Why isn't he coming to help us? she screamed in her head, betrayed.
But, inherently, she knew.
Sasori knew.
Itachi knew, too.
Zetsu was emerging. Itachi would barely be out of the blast zone himself before Deidara forced her own hand. If he helped them, it would merely equate to all of them being dead. Not to mention that he had family to go back to—Sasuke, Izuna, Rin, Daichi, Hikari...
How selfish of you, Itachi, but how utterly right as well, Deidara thought bitterly, taking in a deep breath. I'm ready. I'm ready to die now. She looked up at her Danna's face—the partner she decided that she'd chosen for life—the one that she would love forever.

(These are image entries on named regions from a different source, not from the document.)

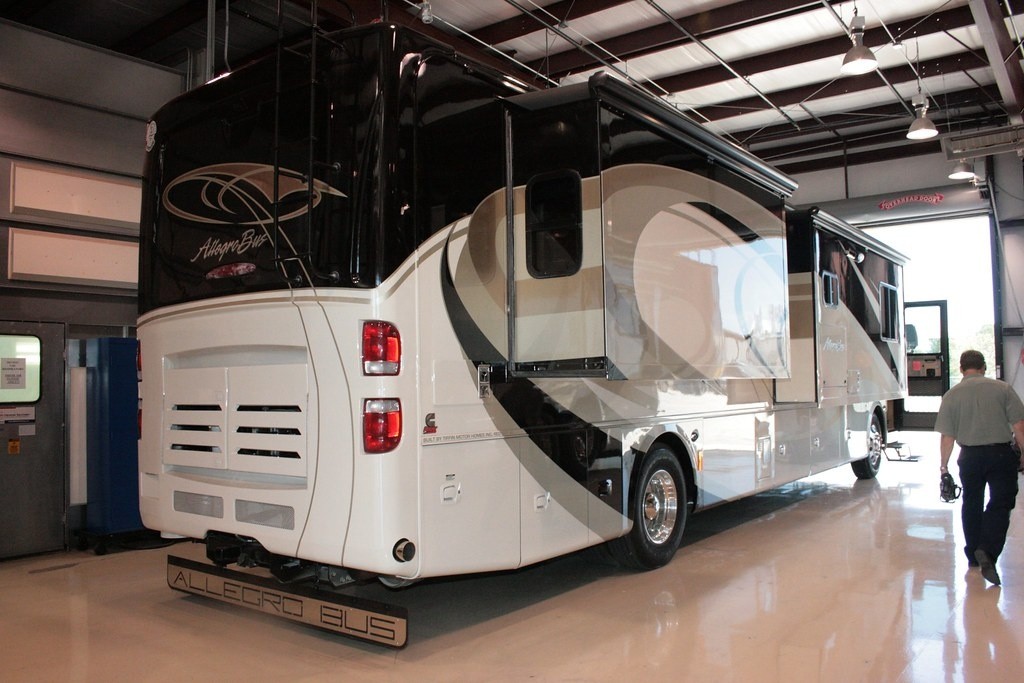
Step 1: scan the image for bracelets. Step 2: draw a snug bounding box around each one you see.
[940,465,948,470]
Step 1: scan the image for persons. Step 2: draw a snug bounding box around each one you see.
[933,351,1024,585]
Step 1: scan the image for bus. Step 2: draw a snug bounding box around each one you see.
[133,20,950,650]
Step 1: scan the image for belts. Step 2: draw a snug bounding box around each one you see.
[990,442,1009,447]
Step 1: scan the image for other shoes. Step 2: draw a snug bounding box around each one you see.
[975,549,1001,585]
[965,545,976,564]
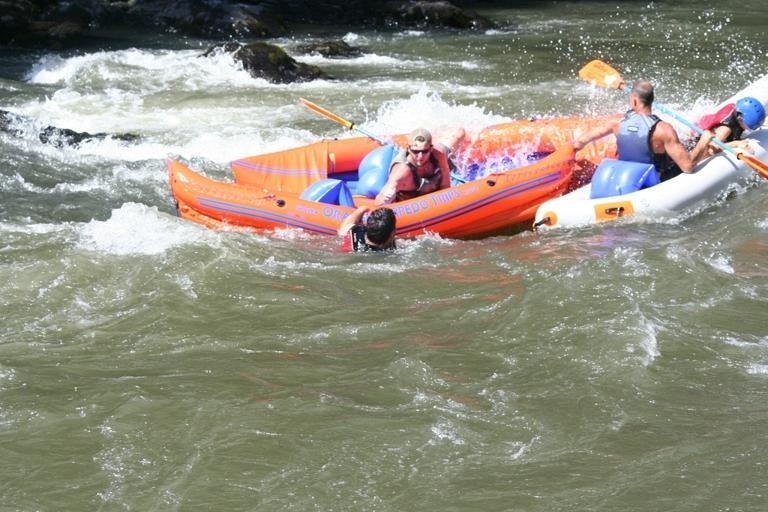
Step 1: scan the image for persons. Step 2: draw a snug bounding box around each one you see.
[571,80,714,182]
[330,205,396,253]
[373,128,451,209]
[689,96,765,156]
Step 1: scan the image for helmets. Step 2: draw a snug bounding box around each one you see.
[735,96,767,131]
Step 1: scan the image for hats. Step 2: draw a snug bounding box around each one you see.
[407,128,433,147]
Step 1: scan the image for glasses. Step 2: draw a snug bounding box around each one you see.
[409,145,430,155]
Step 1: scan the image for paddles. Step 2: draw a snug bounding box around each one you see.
[578,59,768,179]
[300,97,388,146]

The rumbling beneath the ground grew louder than ever.
"Don't cry, Deidara."
What? Am I really...? She lifted her hand to her cheeks. One side was still plastered with a bandaid, hiding the crescent moon scar that would inevitably formed if she lived past this day. But there was no future. No Mirai.
One of his puppets obscured her view, blanketing the monsters for a second. And in that one precious second, it was as if the world around them didn't exist, and it was only them.
"After all..."
Deidara shakily lifted her fingers up, a "katsu" lost on her lips.
Around them, the blood seals on the crates—all connected to Sasori's blood from when he'd spent the night cutting his arm open and using his blood as paint—began to glow, pulsing red.
7 seconds until detonation.
Behind the puppets, the Zetsu were starting to get through, tearing Sasori's creations apart.
It pained him, but he paid it no heed.
Sasori pulled her toward him, her face buried in the crook of his neck. He could feel her tears soaking through his shirt.
6.
"Danna?" He could barely hear her voice over the crowing of the Zetsu, smashing themselves against his puppets.
5.
"Wasn't it you?" he murmured, placing a soft kiss on her forehead.
4.
"Who told me that art—"
3.
"—is a bang?"
2.
Thick sturdy vines emerged from the ground, swirling in a spiral formation as it closed in on them. Around them, the world flashed in colors and light. Her eyes widened, tears spilling down her cheeks. "I—"
1.
He kissed her, mouthing the words into her lips, "I love you."
Then the world was white.
The explosion was deafening. Fire erupted throughout the entire ravine, smoke billowing outward.
Itachi landed on a tree branch, looking back behind him.
The rest merely watched with open mouths and salty tears.
All was quiet.
A/N: Finally! It's finally done! The end of Part III!
Sorry if this disappointed you. But, frankly, I'm just glad it's done.
Yes, Deidara, too, has a backstory that will tie in a bit later. It involves her mother and music. Sasori's past will also come back to haunt him, but Sakura's mom is a badass and I hope I can do her due. Go Mebuki! Civilian council needs some love. I mean... I hope so?